In Example A, the electrical panel was not set up as originally designed, and the leak detection system, which could have alerted operators to the problem, had not been fully activated in Example B. It was not a lack of standards, but a lack of compliance or sloppiness that contributed the most to the disastrous outcomes.

For example, in the case of the Boeing batteries, the causes were bad design, poor quality inspections, and lack of contractor oversight. If leadership, operators, and oversight agencies had adhered to their own policies and requirements and had not cut corners for economics or expediency, these disasters might have been avoided. Ongoing operating and management practices and adherence to recognized standards and requirements, therefore, must be the focus of long-term risk mitigation.

Figure 1. Common mode failure effects on traditional defences in systems. I also look at how common mode failures are like a microcosm of the kind of complex failures that resilience emerged to deal with. Primary Menu Skip to content. Consequences of the occurrence of faults can be severe and result in human casualties, environmentally harmful emissions, high repair costs, and economical losses caused by unexpected stops in production lines.

The majority of real systems are hybrid dynamic systems HDS. In HDS, the dynamical behaviors evolve continuously with time according to the discrete mode configuration in which the system is.
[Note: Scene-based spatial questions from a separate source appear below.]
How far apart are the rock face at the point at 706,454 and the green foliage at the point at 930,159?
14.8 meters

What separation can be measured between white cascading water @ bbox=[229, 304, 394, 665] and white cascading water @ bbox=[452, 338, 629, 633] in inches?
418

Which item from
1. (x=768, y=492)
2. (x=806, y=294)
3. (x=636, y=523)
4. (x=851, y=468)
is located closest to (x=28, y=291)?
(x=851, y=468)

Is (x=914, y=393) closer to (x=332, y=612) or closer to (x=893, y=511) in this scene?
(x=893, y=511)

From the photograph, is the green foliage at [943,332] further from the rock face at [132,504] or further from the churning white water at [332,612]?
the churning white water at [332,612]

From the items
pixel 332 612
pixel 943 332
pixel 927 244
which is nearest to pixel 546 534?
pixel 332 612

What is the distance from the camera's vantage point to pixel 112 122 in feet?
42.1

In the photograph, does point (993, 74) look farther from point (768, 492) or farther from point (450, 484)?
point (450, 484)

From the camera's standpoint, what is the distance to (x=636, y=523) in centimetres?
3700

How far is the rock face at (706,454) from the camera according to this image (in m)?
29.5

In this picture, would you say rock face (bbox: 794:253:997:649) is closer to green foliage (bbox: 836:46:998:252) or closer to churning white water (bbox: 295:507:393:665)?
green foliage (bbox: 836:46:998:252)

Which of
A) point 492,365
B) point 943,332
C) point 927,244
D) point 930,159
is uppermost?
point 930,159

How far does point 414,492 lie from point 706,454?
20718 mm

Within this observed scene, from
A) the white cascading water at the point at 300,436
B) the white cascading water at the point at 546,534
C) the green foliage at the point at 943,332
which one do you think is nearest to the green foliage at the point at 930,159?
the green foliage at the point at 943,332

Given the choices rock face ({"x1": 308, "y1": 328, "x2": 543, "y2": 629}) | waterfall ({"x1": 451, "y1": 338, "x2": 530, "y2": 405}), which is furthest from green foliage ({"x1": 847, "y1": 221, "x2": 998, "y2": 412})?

Consequently, fault diagnosis approaches must take into account both discrete and continuous dynamics as well as the interactions between them in order to perform correct fault diagnosis.

This book presents recent and advanced approaches and techniques that address the complex problem of fault diagnosis of hybrid dynamic and complex systems using different model-based and data-driven approaches in different application domains inductor motors, chemical process formed by tanks, reactors and valves, ignition engine, sewer networks, mobile robots, planetary rover prototype etc. Synthesizes the state of the art in the domain of fault diagnosis of hybrid dynamic systems; Studies the complementarities and the links between the different methods and techniques of fault diagnosis of hybrid dynamic systems; Includes the required notions, definitions and background to understand the problem of fault diagnosis of hybrid dynamic systems and how to solve it; Uses multiple examples in order to facilitate the understanding of the presented methods.